### Directions
Repeat verbatim each line from the line with "Majestic Layered Salad!" to the end of the entries. Pictures do not belong in the copy.

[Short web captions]
++++++

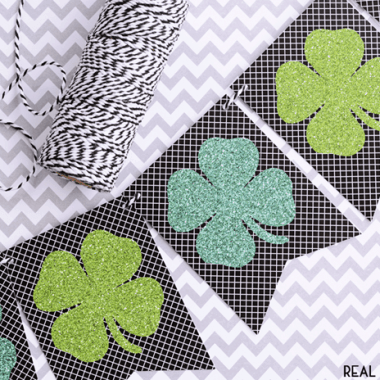 shamrock banner printable. black and white background with shamrocks on the front. Shamrocks are two different green colors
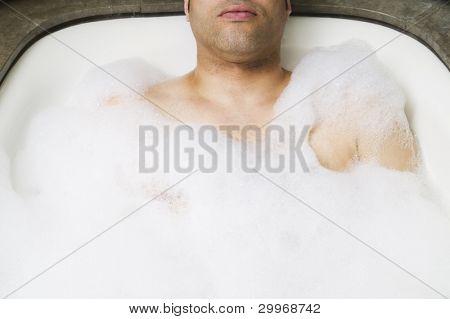 Man soaking in bubble bath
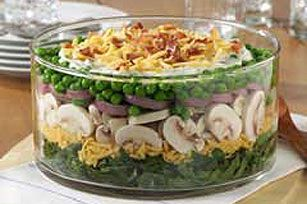 Majestic Layered Salad!  Spinach, mushrooms, peas, bacon, hardboiled eggs, shredded cheese, sour cream dressing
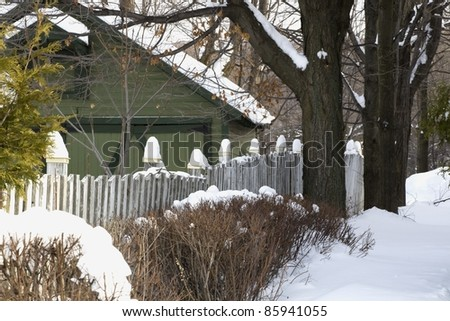 Snow Covered Garden And Barn - stock photo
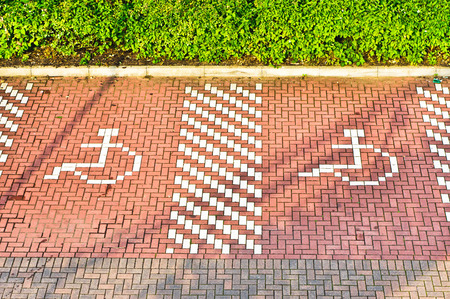 parking spaces: Parking spaces with disabled icons Stock Photo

++++++

### Written solution
 Majestic Layered Salad!  Spinach, mushrooms, peas, bacon, hardboiled eggs, shredded cheese, sour cream dressing
 Snow Covered Garden And Barn - stock photo
 parking spaces: Parking spaces with disabled icons Stock Photo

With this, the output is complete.